JuliaStats / NullableArrays.jl

DEPRECATED Prototype of the new JuliaStats NullableArrays package
Other
35 stars 21 forks source link

best way not to lift #193

Open ExpandingMan opened 7 years ago

ExpandingMan commented 7 years ago

Suppose I don't want to lift. Is there something like, for instance,

@nolift f.(v)

Since both broadcast! and map are overridden, the only way of handling this currently, as far as I can tell, is to create a wrapper function that runs your inner function through a "manual" loop.

nalimilan commented 7 years ago

The other solution is to define methods like in https://github.com/JuliaStats/NullableArrays.jl/pull/185.

Can you develop your use case for not lifting?

ExpandingMan commented 7 years ago

I think #185 is a good example.

Suppose I want to run through a dataframe, determine which rows are null, and then do something. For example

f(x) = isnull(x) ? false : (get(x) % 3 == 0)

Admittedly, at the moment I cannot think of a use which cannot be achieved using lifting along with isnull if it returns a Vector{Bool} (which currently it doesn't do), but I think in some cases it's just easier for the user to write a function like the above rather than dealing with isnull.

Just thinking out loud here

f.(x) .& isnull.(x)

wouldn't work even if isnull does return a Vector{Bool}, so I'm not quite seeing an alternative as simple as writing an f(::Nullable) and then doing f.(v), and that's in the case where return values are simple Bools, suppose they were more complicated objects.

One of the main use cases for null handling in which you really don't want to just return Nullable is to replace the nulls with samples from a distribution. However, I suppose in such a case you really have to write a "manual" loop anyway.

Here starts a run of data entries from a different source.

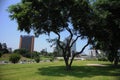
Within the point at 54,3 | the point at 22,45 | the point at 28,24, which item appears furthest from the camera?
the point at 22,45

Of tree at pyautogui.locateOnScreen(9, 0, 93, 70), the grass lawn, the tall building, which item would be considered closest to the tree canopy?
tree at pyautogui.locateOnScreen(9, 0, 93, 70)

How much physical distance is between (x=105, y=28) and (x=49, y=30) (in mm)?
7492

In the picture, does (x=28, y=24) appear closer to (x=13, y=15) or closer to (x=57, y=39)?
(x=13, y=15)

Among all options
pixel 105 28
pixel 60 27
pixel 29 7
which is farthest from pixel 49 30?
pixel 105 28

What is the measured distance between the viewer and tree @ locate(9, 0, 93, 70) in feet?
77.0

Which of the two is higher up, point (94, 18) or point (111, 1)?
point (111, 1)

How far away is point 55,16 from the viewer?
995 inches

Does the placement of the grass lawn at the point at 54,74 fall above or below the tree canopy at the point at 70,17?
below

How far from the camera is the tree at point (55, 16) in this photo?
23.5 m

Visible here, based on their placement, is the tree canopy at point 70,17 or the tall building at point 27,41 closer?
the tree canopy at point 70,17

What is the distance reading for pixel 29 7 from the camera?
2347cm

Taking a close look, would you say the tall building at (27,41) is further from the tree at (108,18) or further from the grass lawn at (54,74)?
the grass lawn at (54,74)

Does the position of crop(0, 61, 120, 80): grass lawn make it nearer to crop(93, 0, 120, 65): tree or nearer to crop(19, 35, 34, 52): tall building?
crop(93, 0, 120, 65): tree

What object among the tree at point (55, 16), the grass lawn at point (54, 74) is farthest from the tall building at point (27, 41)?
the grass lawn at point (54, 74)
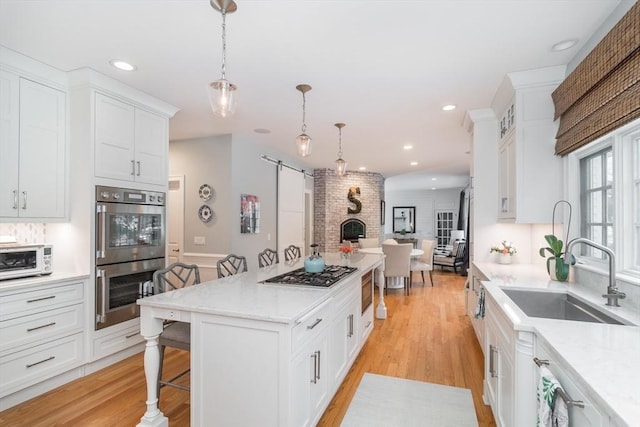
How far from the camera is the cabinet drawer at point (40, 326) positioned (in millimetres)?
2391

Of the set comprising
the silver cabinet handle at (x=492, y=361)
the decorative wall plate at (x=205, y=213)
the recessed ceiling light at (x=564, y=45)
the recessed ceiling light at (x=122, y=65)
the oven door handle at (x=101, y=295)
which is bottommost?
the silver cabinet handle at (x=492, y=361)

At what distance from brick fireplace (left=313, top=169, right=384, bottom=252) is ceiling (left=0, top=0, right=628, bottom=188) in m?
3.85

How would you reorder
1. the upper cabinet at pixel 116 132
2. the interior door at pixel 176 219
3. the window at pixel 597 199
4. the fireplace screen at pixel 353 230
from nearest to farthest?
1. the window at pixel 597 199
2. the upper cabinet at pixel 116 132
3. the interior door at pixel 176 219
4. the fireplace screen at pixel 353 230

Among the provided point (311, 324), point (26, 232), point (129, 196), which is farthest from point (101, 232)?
point (311, 324)

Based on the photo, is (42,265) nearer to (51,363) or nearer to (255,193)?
(51,363)

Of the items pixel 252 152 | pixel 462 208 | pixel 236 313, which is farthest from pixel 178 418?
pixel 462 208

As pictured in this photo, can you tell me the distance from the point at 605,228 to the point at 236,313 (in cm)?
254

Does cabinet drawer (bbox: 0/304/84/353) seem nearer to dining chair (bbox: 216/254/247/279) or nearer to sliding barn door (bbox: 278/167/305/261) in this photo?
dining chair (bbox: 216/254/247/279)

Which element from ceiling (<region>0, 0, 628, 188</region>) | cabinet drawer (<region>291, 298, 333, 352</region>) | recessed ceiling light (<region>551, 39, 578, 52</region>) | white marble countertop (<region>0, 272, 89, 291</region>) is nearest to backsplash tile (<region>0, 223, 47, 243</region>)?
white marble countertop (<region>0, 272, 89, 291</region>)

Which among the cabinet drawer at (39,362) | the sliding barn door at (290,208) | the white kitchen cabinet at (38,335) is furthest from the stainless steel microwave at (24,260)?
the sliding barn door at (290,208)

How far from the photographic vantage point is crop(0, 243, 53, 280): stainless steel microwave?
8.09 feet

ararslan commented 7 years ago

This is one of my concerns with automatic lifting. I'm hoping that with the planned Nullable revamp in Julia 1.0, map and broadcast will not lift. IMO it doesn't make sense to use those functions on Nullables at all. But that's an aside, not to mention it doesn't help us in the short-term (0.5 and 0.6)...

To answer your question, to apply a function elementwise without lifting, you could use a comprehension, e.g. [f(x) for x in X]. This can't be applied in-place though.

nalimilan commented 7 years ago

In theory it's annoying that we don't provide a way to disable lifting, but in practice I'd like to see a real use case before marking this issue as something in need to be fixed in the short term. As @ararslan noted, I hope the nullable rework will help moving beyond this.

ExpandingMan commented 7 years ago

Hm. I'm trying to think if there is some deeper reason why you should never lift. For the record, if isnull returns an AbstractVector{Bool}, to replace nulls you can do something like

v[find(isnull.(v))] .= rand(sum(isnull.(v)))

which is pretty damn elegant if you ask me.

However, I keep coming back to the example of "selecting" rows. In my original example, the task was "Let me select elements defined by f, excluding nulls". That seems pretty simple, but I still am not seeing a simple way of doing that. That is most definitely something I've had to do before and will have to do again. Is there some simple way of doing it that I can't see?

I'm a pretty big proponent of trying to get Nullable (or whatever the "data null type" is to be called) to behave as similar to NaN as possible (for years and years I only ever had to worry about NaNs and, not only was it never a problem, but I never even had to give it much thought), so the idea of always lifting does have a certain appeal to me. However, the mere fact that !(Nullable{T}() isa T) makes Nullables very different from NaNs, and I don't see any way of changing that.

Edit: By the way, I know this isn't really the appropriate place to ask, but are there still plans to split Nullable into two types (one for data where the default behavior is lifting, and another which doesn't get lifted by default)? Because that seemed to me like a pretty good idea.

ararslan commented 7 years ago

Yes, a general idea would be to have two separate null-like concepts, one like NA in DataArrays (modeled after its namesake in R and behaves like a scalar) and one like Option in Rust (behaves like a collection of 0 or 1 elements, similar to current Nullable but hopefully without the arithmetic).

There are querying frameworks for selecting rows, or you should be able to do something like dt[[f(x) for x in dt[:column]], :] for dt a DataTable.

ExpandingMan commented 7 years ago

I take it the new NA would be a wrapper like Nullable so as to avoid the current type stability issues with DataArrays?

ararslan commented 7 years ago

No, it will be a Union as it is now, but there are planned optimizations for Unions in 1.0.